What Won’t Bring New Grads Here

Let’s take a second and talk about the streetcar. Is it cool and new? Yes. However, is it efficient? No. Overall, is it really necessary? Absolutely not—not if getting me to want to live here is the goal. It was a great idea, and may have met public transportation needs on some level, but it’s not necessary in the way that the subways in New York, or the “L” in Chicago are.

Kansas City has more highway lane miles than any major city in the U.S. The reality is, you need a car if you’re going to live here. And it’s not inconvenient to do so. Traffic isn’t a problem here. Yes, the interstates do get congested in and out of Downtown during rush hour, but the traffic issues aren’t likely to keep people from choosing public transit over vehicle ownership. I understand the environmental benefits of using public transportation, but that’s not what is going to bring more people to Kansas City. 

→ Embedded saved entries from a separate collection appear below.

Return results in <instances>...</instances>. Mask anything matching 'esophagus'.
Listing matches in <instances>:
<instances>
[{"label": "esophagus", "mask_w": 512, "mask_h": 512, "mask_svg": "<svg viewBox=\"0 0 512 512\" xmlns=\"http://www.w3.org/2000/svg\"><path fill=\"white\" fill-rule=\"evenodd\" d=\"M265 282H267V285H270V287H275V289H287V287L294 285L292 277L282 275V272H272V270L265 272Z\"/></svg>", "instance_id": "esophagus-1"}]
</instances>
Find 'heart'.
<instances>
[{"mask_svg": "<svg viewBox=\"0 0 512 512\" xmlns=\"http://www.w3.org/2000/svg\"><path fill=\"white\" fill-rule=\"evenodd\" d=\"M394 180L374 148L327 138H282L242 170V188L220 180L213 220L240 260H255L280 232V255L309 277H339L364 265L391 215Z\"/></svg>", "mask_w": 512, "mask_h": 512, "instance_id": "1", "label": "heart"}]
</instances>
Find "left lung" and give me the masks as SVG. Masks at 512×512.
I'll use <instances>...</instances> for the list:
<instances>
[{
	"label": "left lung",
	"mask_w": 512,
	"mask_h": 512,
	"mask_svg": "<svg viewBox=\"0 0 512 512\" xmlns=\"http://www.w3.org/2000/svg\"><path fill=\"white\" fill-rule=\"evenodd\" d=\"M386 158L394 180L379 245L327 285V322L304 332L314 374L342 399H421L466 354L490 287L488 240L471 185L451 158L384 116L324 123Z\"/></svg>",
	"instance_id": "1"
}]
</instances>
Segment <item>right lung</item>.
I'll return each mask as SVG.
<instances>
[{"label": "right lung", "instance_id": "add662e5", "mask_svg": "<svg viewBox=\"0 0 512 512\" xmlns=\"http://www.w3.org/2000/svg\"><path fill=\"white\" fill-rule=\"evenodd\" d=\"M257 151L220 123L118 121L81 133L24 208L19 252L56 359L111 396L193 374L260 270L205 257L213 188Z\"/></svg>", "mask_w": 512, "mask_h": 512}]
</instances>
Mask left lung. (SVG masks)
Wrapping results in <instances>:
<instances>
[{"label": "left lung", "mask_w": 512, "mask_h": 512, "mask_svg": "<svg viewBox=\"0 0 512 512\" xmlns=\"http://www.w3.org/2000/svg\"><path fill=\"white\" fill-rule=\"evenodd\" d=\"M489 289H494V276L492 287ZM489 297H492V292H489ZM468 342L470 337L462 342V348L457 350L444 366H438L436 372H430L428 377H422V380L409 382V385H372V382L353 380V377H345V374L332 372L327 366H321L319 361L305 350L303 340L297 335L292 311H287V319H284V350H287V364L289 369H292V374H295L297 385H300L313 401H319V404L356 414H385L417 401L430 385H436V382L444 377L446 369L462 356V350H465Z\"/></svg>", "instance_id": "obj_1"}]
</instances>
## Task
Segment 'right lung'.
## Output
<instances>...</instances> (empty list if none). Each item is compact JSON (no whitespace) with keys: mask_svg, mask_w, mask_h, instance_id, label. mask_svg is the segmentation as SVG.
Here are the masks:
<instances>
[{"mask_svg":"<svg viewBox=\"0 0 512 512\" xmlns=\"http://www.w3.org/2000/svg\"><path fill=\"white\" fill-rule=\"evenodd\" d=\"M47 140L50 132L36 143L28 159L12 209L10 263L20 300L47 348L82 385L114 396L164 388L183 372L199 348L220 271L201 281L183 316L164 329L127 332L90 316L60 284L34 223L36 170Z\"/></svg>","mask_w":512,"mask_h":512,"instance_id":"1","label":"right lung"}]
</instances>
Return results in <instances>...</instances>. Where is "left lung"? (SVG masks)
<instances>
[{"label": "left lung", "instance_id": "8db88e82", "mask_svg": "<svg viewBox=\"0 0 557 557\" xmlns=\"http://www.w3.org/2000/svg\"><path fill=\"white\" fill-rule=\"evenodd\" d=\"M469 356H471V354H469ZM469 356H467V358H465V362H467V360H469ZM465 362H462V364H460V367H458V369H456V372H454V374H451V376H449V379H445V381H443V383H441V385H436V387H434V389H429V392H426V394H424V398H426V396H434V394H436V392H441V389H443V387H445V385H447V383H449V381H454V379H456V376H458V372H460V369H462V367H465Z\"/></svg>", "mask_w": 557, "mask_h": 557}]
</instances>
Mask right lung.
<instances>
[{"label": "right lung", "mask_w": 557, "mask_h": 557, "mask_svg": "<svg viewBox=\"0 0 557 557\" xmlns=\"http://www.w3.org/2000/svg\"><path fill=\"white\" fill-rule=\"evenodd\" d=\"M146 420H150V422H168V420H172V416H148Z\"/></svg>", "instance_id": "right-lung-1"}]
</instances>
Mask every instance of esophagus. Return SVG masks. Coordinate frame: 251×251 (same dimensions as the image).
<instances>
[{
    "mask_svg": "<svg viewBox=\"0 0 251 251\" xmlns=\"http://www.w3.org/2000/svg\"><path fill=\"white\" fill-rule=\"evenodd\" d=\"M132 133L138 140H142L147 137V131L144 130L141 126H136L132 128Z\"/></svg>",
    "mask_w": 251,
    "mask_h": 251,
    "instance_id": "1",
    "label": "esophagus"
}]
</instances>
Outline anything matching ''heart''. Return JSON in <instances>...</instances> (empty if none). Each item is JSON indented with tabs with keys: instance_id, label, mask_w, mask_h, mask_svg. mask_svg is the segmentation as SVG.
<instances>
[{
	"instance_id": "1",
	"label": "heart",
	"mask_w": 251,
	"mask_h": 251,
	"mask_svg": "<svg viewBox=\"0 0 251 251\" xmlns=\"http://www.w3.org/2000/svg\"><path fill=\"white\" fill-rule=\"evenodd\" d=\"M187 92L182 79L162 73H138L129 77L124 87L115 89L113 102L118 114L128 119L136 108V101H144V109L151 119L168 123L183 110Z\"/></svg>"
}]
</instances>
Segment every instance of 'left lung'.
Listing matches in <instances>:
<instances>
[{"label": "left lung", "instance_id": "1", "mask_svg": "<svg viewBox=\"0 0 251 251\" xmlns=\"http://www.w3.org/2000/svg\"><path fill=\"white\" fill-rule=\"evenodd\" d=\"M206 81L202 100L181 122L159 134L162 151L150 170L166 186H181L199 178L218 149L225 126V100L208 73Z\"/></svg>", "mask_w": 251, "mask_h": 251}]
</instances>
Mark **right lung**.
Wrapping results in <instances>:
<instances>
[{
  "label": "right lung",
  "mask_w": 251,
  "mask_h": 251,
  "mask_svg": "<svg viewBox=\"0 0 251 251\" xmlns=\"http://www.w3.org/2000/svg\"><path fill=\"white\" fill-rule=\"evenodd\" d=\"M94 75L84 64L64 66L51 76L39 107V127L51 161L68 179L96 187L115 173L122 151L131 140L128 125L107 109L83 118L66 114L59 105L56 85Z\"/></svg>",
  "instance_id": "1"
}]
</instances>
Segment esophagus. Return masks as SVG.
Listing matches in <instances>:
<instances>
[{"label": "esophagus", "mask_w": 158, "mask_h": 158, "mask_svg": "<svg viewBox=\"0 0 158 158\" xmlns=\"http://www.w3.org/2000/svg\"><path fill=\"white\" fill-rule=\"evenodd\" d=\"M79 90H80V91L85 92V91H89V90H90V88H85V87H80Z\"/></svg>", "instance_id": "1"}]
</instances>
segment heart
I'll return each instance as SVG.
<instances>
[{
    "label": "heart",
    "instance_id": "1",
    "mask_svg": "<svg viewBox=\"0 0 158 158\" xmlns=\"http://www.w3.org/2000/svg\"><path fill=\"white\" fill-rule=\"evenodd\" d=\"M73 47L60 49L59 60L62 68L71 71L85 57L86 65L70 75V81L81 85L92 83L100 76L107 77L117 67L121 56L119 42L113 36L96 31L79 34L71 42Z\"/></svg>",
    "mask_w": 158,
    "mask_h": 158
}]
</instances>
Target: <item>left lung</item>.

Another idea developers seem to think will bring Millennials here is more apartments. There is this notion of the “mortgage-free” or “renter-by-choice” graduate. In my opinion, that’s not a factor unique to our generation—how many people from other generations finished their education and moved directly into home ownership? I don’t know anyone, young or old, that has come out of college wanting to add to the debt they’ve accrued with student loans.

So, yes, while we will look for apartments at first, eventually we will want to move into single-family homes to start and raise a family. But even now, single-family homes are becoming scarce and the prices are skyrocketing. More developments of these types of houses, with an eye toward the long term, will make Kansas City more appealing and keep people in the area longer, rather than trapping them in a one or two-bedroom apartment.

Kansas City is a home-run town. It is small enough to be manageable, but big enough to provide ample entertainment and activities. There is something for everyone, with the opportunity to create any kind of lifestyle you want.

The business world here is thriving, but it needs new talent and innovation in order to keep it that way. If we can create workplace environments that are attractive and enticing, we can bring Millennials from all over the country. All we need is to show people what we have here.

By recruiting at colleges across the country, showing people the diversity of our city, and getting the word out about opportunities here, we can attract some of the best talent. I’ll do my part in the small town of South Bend, Indiana, but I need your help Kansas City! Let’s make Kansas City the post-grad destination we all know it can be!